The output from 6 is reset after the eighth half-cycle. The output (c) from the T-FF 26 is D-
The signal is input to the D input terminal of the FF.

On the other hand, as described above, the setting data DATA
Is also input to the D input terminal of the D-FF 30. These D
As described above, a predetermined amount (1/4 of the clock signal CLK) is applied to the clock terminals CK of the FFs 28 and 30 by the delay unit 24 as described above.
The pulse signal (d) for every 8 bits, which is delayed, is input. Accordingly, an output corresponding to the number of 1s in the 7 bits of the setting data DATA (0 for an odd number, 1 for an even number) is output from the non-inverting output terminal Q of the D-FF 28, and D- From the non-inverting output terminal Q of the FF 30, the eighth bit of the setting data DATA, that is, the value of the parity bit is output. And D-FF28, 30
Are both input to the EX-OR gate 32. EX
The -OR gate 32 is a logic gate that outputs 0 when the input values are equal, and outputs 1 when the input values are different. Therefore, the output from the D-FF 28 (that is, the parity in the 7 bits of the setting data DATA) and D
Output from the FF 30 (that is, the setting data DATA
Is output, when the parity bit value of the 8th bit is equal, that is, when there is no abnormality in the parity, and 1 is output when both outputs do not match, that is, when there is an abnormality in the parity. . When 1 is output, this is supplied to the FDDC as a reset signal.

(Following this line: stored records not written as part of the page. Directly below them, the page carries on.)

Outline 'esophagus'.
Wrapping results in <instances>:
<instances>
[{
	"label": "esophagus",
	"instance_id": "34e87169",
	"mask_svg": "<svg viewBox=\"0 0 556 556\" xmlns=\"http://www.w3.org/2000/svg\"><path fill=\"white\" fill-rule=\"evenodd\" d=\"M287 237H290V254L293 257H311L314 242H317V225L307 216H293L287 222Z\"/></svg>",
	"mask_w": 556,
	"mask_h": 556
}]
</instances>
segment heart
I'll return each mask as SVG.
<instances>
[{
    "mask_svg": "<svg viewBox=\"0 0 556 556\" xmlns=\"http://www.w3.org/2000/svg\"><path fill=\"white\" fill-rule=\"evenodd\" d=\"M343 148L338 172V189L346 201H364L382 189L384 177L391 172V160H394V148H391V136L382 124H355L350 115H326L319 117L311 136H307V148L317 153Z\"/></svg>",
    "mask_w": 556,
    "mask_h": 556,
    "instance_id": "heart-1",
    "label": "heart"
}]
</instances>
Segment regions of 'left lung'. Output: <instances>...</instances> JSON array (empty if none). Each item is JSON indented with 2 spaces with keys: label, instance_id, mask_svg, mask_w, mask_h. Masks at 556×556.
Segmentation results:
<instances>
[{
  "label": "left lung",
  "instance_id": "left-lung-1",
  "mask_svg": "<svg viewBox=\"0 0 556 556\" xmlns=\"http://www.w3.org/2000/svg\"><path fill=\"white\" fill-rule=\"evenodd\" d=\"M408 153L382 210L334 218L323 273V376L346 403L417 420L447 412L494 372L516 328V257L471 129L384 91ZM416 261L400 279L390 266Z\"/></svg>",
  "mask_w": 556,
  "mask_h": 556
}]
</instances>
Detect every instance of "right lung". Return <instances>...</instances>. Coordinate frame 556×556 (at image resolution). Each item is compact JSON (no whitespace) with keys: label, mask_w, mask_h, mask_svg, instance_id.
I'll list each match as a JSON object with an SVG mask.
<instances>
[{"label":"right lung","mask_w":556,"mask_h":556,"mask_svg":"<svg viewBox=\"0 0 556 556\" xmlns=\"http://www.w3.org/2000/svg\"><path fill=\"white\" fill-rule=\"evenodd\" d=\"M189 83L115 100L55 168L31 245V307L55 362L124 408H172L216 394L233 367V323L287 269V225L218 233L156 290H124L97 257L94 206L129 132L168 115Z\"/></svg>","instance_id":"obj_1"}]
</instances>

As described above, in this embodiment, it is possible to easily detect whether or not an abnormality has occurred in the setting data by checking the parity of the setting data. If an abnormality is detected, the reset signal is output. Is supplied to the FDDC to stop its operation, thereby preventing a malfunction.

[0020]

As described above, according to the present invention, the controller child floppy disk drive controller according to the present invention
According to the floppy disk drive equipped with the
The abnormality of the setting data supplied from the memory such as OM can be prevented reliably detected and erroneous operation.

[Brief description of the drawings]

FIG. 1 is an explanatory diagram of a format of setting data according to an embodiment of the present invention.

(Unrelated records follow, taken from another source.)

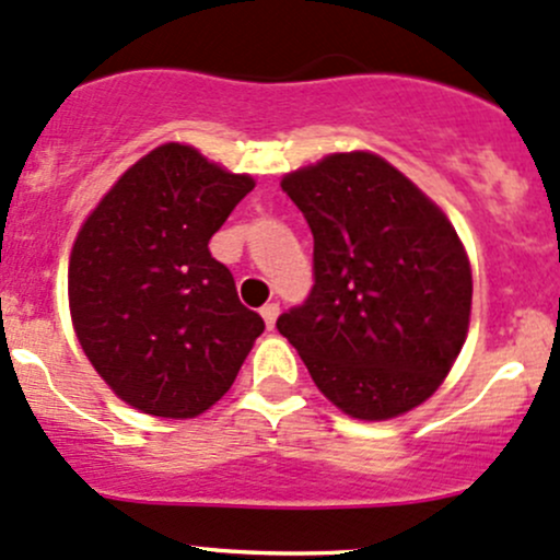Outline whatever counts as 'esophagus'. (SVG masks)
<instances>
[{
    "label": "esophagus",
    "mask_w": 560,
    "mask_h": 560,
    "mask_svg": "<svg viewBox=\"0 0 560 560\" xmlns=\"http://www.w3.org/2000/svg\"><path fill=\"white\" fill-rule=\"evenodd\" d=\"M261 315H264V320H267V326L272 328L275 320H278V315H280V304L278 302H267L261 307Z\"/></svg>",
    "instance_id": "34e87169"
}]
</instances>
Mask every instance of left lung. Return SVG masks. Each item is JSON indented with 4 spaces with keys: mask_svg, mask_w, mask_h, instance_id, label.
<instances>
[{
    "mask_svg": "<svg viewBox=\"0 0 560 560\" xmlns=\"http://www.w3.org/2000/svg\"><path fill=\"white\" fill-rule=\"evenodd\" d=\"M280 186L313 232L315 282L278 331L350 418L423 405L469 331L471 269L453 223L366 151L326 155Z\"/></svg>",
    "mask_w": 560,
    "mask_h": 560,
    "instance_id": "1",
    "label": "left lung"
}]
</instances>
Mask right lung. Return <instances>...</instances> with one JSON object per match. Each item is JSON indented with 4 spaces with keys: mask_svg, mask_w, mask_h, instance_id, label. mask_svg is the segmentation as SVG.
<instances>
[{
    "mask_svg": "<svg viewBox=\"0 0 560 560\" xmlns=\"http://www.w3.org/2000/svg\"><path fill=\"white\" fill-rule=\"evenodd\" d=\"M253 186L166 142L85 218L69 256V310L85 355L126 405L196 418L232 388L264 320L207 245Z\"/></svg>",
    "mask_w": 560,
    "mask_h": 560,
    "instance_id": "1",
    "label": "right lung"
}]
</instances>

FIG. 2 is a circuit diagram of a detection circuit in the embodiment.

FIG. 3 is a timing chart of a detection circuit in the embodiment.

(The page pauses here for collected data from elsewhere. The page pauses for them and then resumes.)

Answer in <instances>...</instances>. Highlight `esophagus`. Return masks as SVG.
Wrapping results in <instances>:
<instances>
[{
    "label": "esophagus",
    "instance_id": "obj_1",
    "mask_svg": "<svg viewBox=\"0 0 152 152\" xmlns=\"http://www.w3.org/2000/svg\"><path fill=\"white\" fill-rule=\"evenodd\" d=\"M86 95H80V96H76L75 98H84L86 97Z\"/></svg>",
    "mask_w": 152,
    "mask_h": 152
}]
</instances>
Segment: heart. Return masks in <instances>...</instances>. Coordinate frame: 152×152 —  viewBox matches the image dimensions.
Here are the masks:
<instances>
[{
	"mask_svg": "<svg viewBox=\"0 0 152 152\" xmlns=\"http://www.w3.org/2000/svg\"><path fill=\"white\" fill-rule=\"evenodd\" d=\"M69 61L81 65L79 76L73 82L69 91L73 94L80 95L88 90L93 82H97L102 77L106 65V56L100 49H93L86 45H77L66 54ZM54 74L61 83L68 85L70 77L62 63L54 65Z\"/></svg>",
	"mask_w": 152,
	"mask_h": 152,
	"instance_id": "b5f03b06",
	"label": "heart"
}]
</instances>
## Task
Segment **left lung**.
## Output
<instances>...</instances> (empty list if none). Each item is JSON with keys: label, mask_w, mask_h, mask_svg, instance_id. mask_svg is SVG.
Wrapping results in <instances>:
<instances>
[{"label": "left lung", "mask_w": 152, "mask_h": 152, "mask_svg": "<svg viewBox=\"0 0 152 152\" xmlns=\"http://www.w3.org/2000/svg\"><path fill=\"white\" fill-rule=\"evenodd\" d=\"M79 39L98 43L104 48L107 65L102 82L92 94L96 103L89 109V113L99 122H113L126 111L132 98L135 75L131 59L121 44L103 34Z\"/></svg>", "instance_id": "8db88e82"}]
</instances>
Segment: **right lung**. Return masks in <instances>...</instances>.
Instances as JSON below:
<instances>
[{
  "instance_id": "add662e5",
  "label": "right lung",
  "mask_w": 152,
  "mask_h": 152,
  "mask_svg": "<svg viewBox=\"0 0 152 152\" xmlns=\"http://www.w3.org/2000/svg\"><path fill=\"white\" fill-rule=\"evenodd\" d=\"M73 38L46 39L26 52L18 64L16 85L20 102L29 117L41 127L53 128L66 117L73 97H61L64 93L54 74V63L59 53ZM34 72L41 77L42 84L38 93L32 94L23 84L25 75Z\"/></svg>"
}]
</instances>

FIG. 4 is a block diagram showing a control method of a conventional floppy disk drive controller.

[Explanation of symbols]

10 PROM 12 FDDC (Floppy Disk Drive Controller)

Claims (2)

(57) [Claims] 1. A control device for a floppy disk drive controller for controlling the operation of a floppy disk drive controller by supplying a control command stored in a memory in advance, wherein a parity of the control command supplied from the memory is calculated. And comparing the calculated parity with the value of the parity bit added beforehand to the control command, and if the two do not match.
Operation of the floppy disk drive controller
And a comparison circuit for outputting a signal for resetting the operation of the floppy disk drive controller. Wherein <br/> floppy disk drive, characterized in that it comprises a control device of the floppy disk drive controller of Claim 1, wherein.